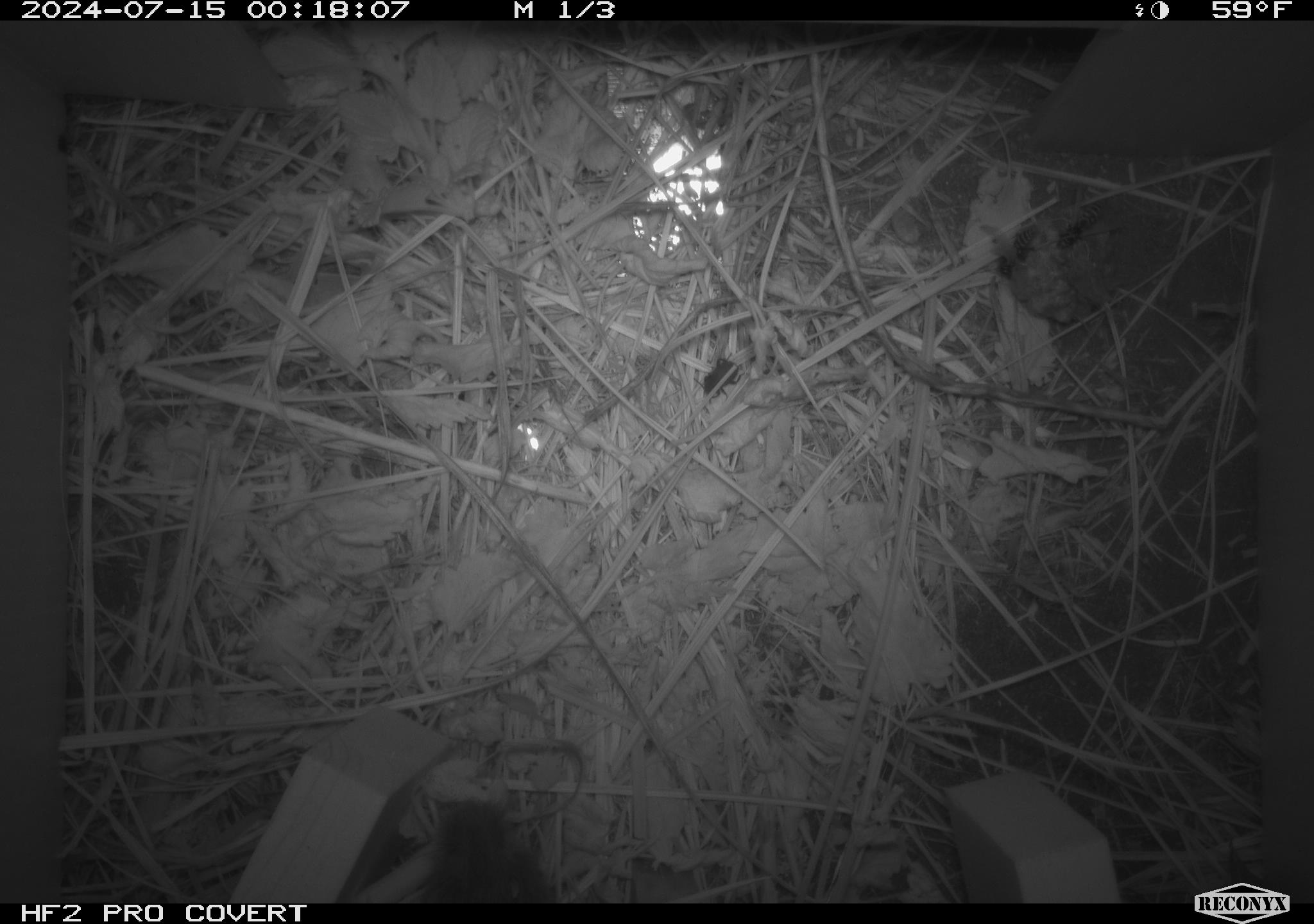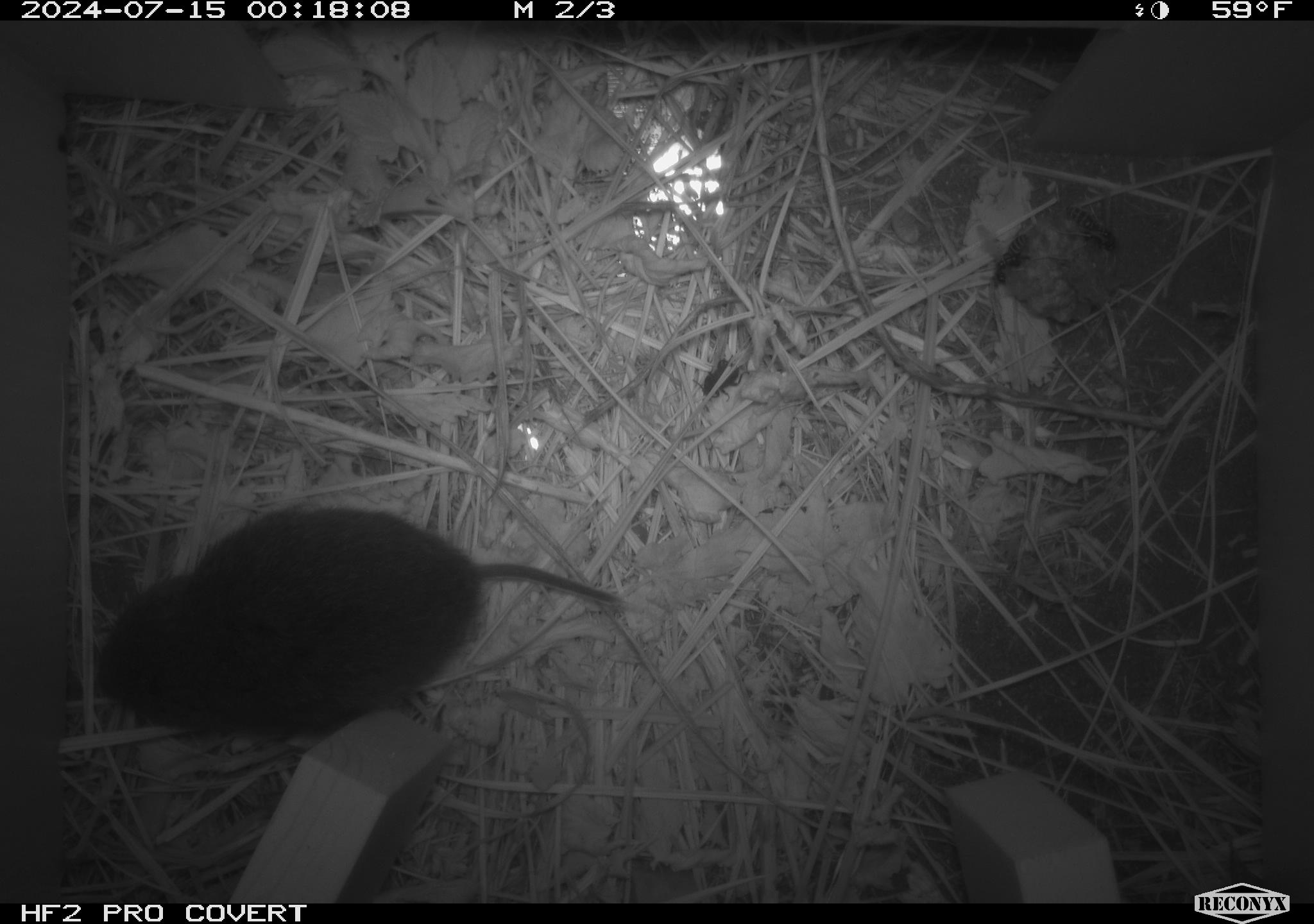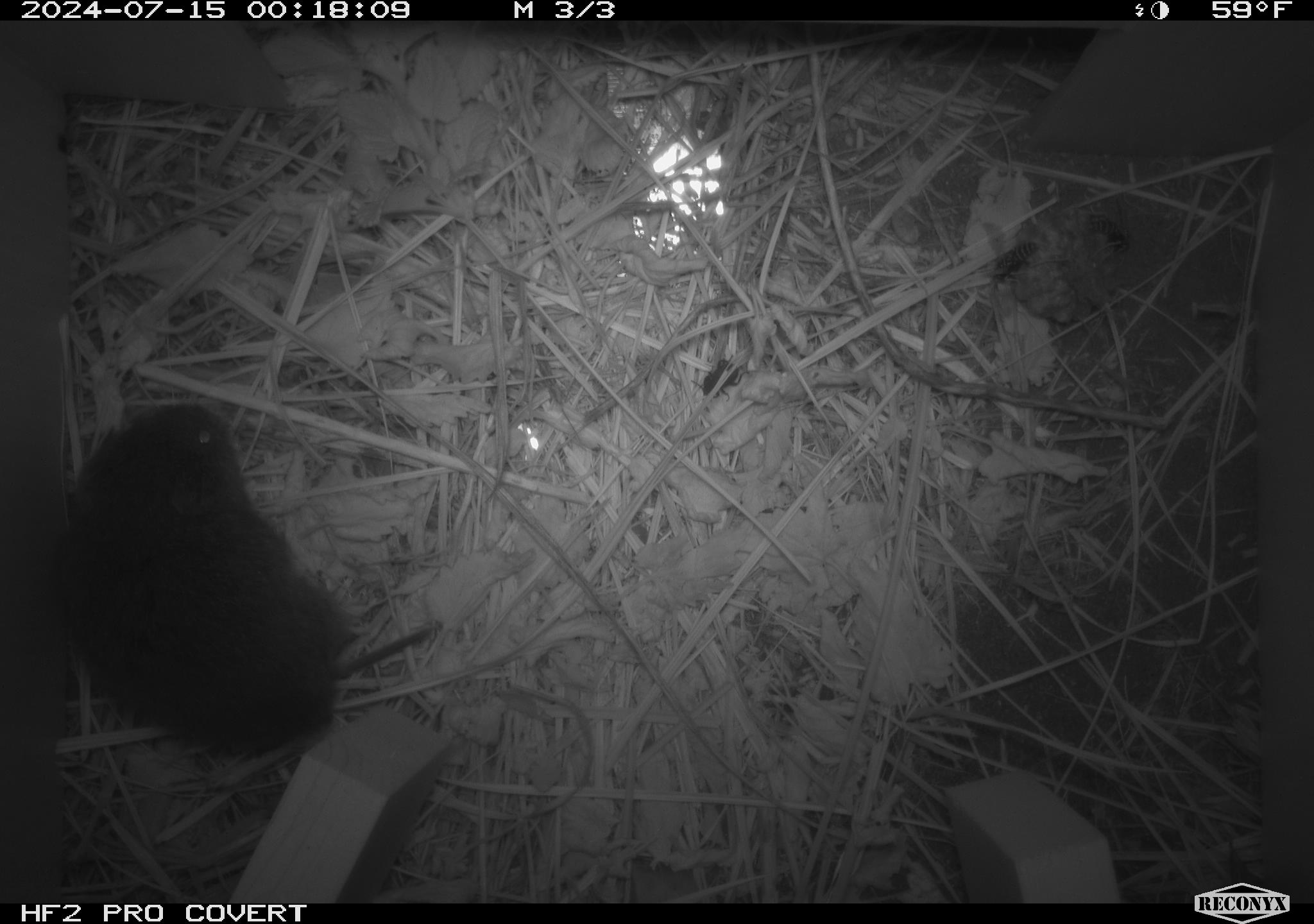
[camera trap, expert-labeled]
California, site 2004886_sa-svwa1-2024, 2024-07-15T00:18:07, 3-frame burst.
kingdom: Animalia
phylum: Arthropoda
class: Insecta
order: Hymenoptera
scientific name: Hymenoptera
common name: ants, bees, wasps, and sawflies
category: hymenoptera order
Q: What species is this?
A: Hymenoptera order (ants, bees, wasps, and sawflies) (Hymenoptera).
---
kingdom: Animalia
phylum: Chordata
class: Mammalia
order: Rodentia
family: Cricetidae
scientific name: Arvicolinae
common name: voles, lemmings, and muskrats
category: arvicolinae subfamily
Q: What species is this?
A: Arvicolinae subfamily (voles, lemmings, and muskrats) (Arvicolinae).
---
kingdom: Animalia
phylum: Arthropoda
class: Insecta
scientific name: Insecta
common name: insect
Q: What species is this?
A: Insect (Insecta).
_ _ _ _ _ _ _
▸ Activity
Identify the lines in the entries above that contain "scientific", then copy them out.

▸ Solution below
scientific name: Hymenoptera
scientific name: Arvicolinae
scientific name: Insecta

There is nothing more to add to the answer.